■ **READING TEXT**:
==============================
But isn't that a good thing? (Not that we don't know each other -- that we can
trigger outpourings, I mean!)

When I framed my line of thought as "playing" an argument, that wasn't without 
reason. These are good times for testing ideas: most of us were so wrong about 
Brexit and Trump that we should revisit some more of our most firmly held 
assumptions. And it doesn't matter if these ideas are mine, yours, nettime's, 
Zizek-Varoufakis-Assange's, a tangent of some pre-existing -ism, or just a 
thinly veiled attempt at bitter irony.

I fully agree with what you're telling me about the marches. From what I've 
seen, people were protesting the phantasies of rape and lynchings that carried 
Trump into the Oval Office, and at the same time celebrating their difference. 
For day one, that was more, and more powerful, than anybody could have hoped 
for, and it was necessary. I'm 100% certain that 99% of those who marched 
couldn't even *define* capitalism. (And for the record: capitalism is all that 
*I* have ever known.)

But the catch is that you would have made the same baffling observation in the 
streets of Eastern Europe in 1989: Practically no-one was protesting socialism. 
And not only can you extend that argument to more recent uprisings -- the Paris 
or London Riots, the Arab Spring, Gezi Park --, it also holds for most of the 
revolutions that Western democracies are founded on. Regimes don't end because 
the people call them by their name and ask them to collapse. In terms of 
collective consciousness, a shared feeling that the present situation has 
become untenable is totally sufficient. And that feeling doesn't even have to 
articulate itself, or become proactive: the fact that the overall conditions 
have become unsustainable is enough.
==============================
■ **RECORDED DATA**:
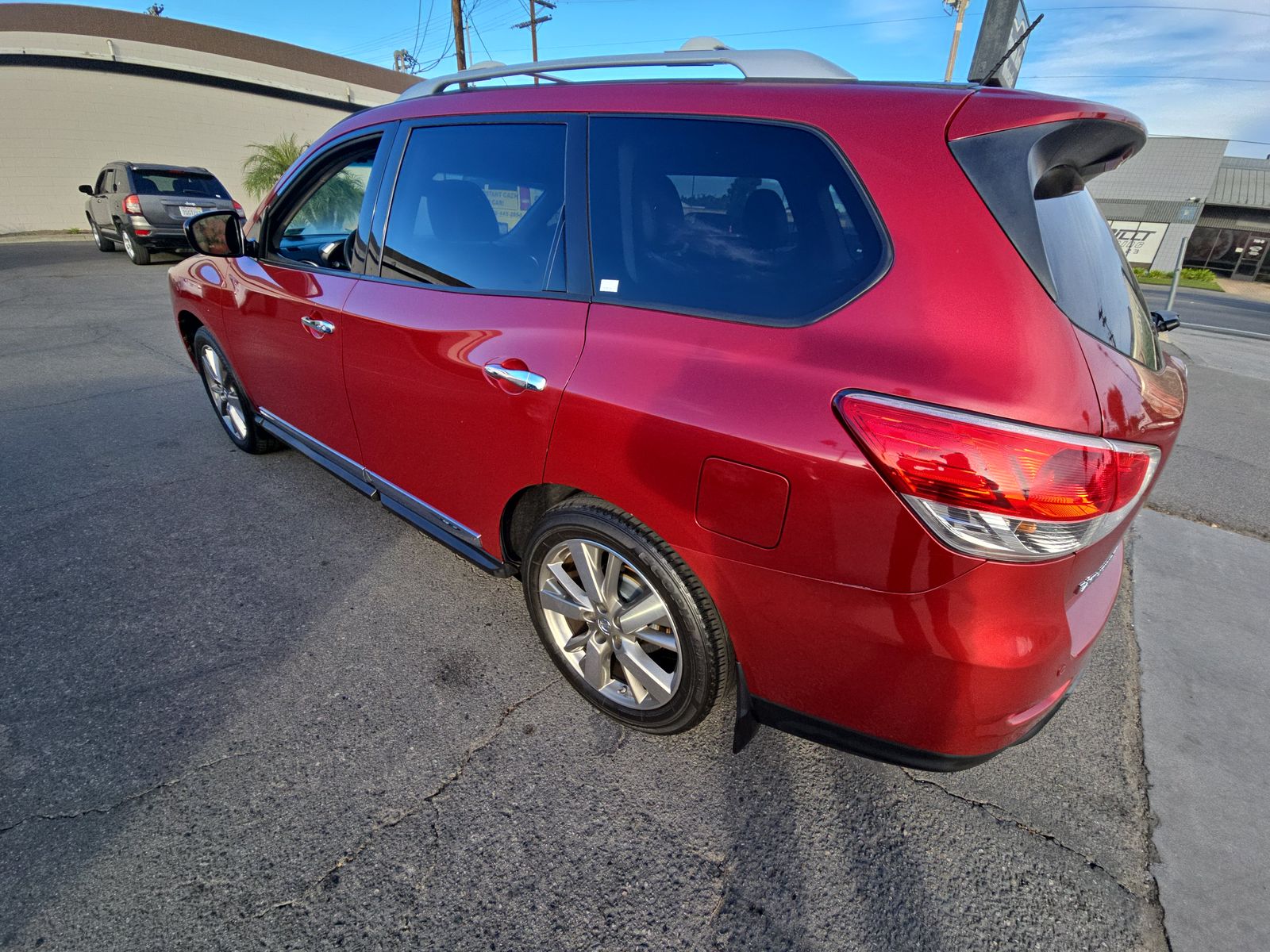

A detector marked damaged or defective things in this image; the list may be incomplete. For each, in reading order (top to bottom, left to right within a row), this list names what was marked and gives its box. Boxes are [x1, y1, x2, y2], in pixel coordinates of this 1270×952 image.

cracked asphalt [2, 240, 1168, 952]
==============================
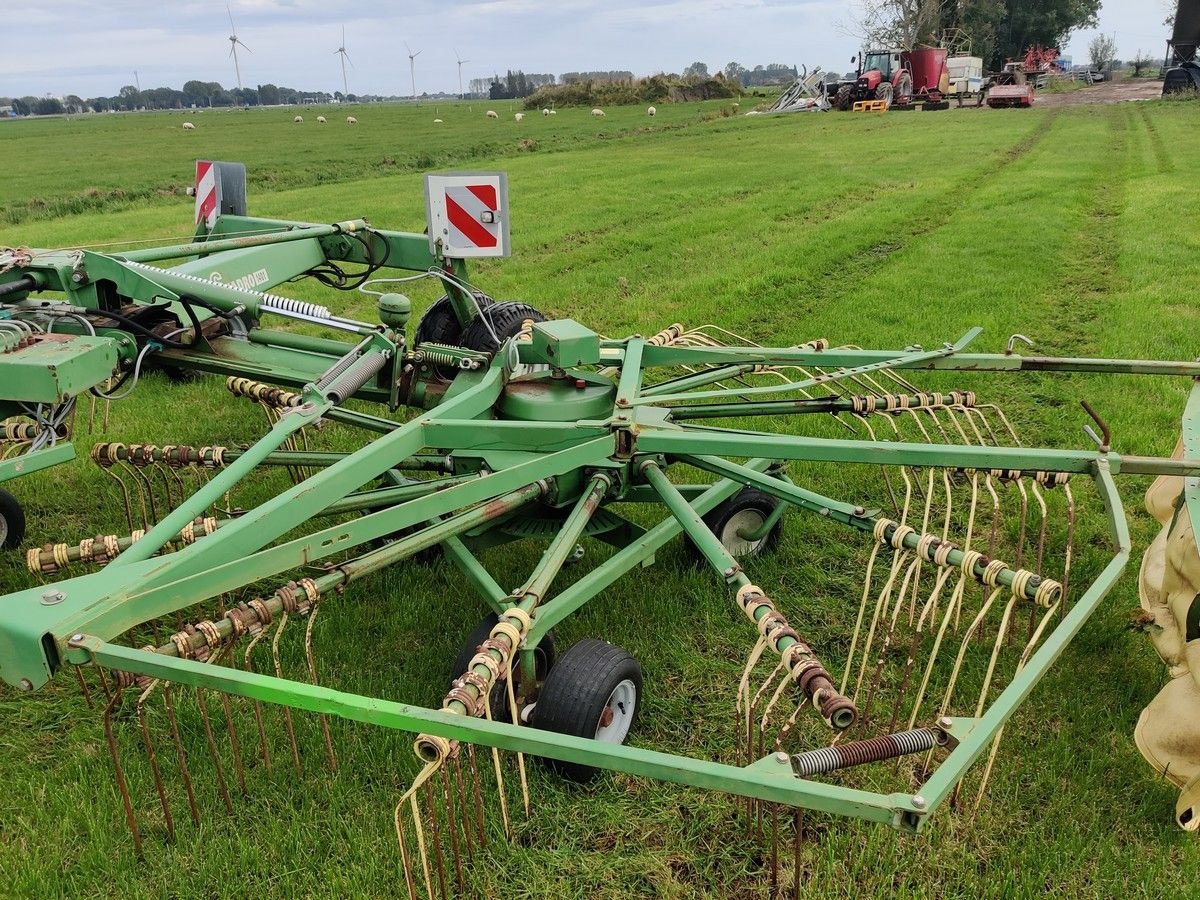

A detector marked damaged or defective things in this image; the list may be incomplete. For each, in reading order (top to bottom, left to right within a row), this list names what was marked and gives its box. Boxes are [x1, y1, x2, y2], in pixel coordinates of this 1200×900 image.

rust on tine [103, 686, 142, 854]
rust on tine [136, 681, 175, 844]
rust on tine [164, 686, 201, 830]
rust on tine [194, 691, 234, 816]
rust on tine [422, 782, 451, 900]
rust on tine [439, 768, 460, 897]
==============================
■ **DIRECTIONS**:
Reproduce the passage on protest and capitalism starting with "I fully agree" and going on through "was protesting socialism.", swapping "marches" for "demonstrations". The items have no connection to the passage on protest and capitalism.

■ **RESPONSE**:
I fully agree with what you're telling me about the demonstrations. From what I've 
seen, people were protesting the phantasies of rape and lynchings that carried 
Trump into the Oval Office, and at the same time celebrating their difference. 
For day one, that was more, and more powerful, than anybody could have hoped 
for, and it was necessary. I'm 100% certain that 99% of those who marched 
couldn't even *define* capitalism. (And for the record: capitalism is all that 
*I* have ever known.)

But the catch is that you would have made the same baffling observation in the 
streets of Eastern Europe in 1989: Practically no-one was protesting socialism.